Open the door and the sculpted racing seats are the most obvious changes, but look in vain for after-market names such as Recaro. As with the rest of the chassis, Bierman has resisted the temptation to crowd his new sub-brand with further sub, sub-brands. Simplicity rules here, with a proper steering wheel, a manual handbrake, concise twin-dial instrument binnacle and little gear lever that defines snickety. It seems well made and of reasonably quality (if not quite up to Volkswagen standards), but there's not a lot of labelling or indeed difference from the standard i30 except the steering wheel has a couple of buttons to allow you to separately dial in harder settings for the damping, throttle response, exhaust note and steering.
Even in normal mode, it sounds a bit throatier than a standard i30, but this engine hasn't the finest of voices, which an orchestra of electronic wizardry fails to transform beyond mildly wearing. Nor is it as lightning fast as the top-order of hot hatches, yet on the road, it feels tough enough, with lots of mid-range urge and a lovely progression to the major controls. You'd not really notice the extra go of the Performance Pack at this level of driving, though a race track makes it obvious. That gearbox is a delight, however, with a short travel to every aspect, so much so, you need to have a care not to wrong-slot the lever, especially when braking into corners.

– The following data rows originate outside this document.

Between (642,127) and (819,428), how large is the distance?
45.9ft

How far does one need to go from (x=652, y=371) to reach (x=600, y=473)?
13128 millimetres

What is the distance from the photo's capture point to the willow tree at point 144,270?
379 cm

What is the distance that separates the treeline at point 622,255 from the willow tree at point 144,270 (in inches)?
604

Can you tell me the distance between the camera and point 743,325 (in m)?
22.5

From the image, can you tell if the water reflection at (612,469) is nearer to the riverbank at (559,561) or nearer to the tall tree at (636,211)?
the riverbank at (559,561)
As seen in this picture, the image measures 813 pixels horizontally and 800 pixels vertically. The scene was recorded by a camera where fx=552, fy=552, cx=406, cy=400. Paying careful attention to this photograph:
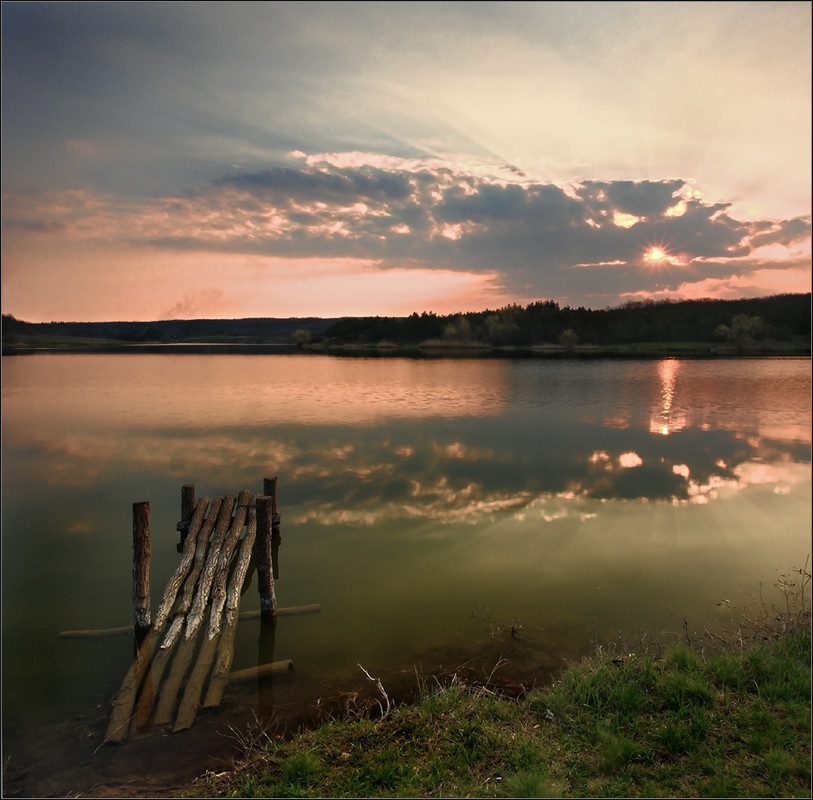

Electrically powered steering hasn't the last word in feedback, but it is precise and progressive, and there's a sense of control you don't always get with powerful front-drive hatchbacks. Part of that is the action of the differential which helps to drive the nose into the turns, despite a tendency to nose on oversteer if you simply sling it around. The body control is taut and confidence inspiring, and on the track, this gets to be seriously wayward good fun. That wonderful chassis balance allows you to slither round at the edge of insanity and even with everything off, the i30 N remains forgiving of pretty much everything, up to and including a cheeky dab on the brakes midway through corner to bury the nose deeper into the turn. It's great fun. And talking of those brakes, there's another triumph for the development team, with simple swinging arm callipers bought to a level of performance which gives them a first-rate response and allows them to be abused round a circuit for lap after lap without significant fade.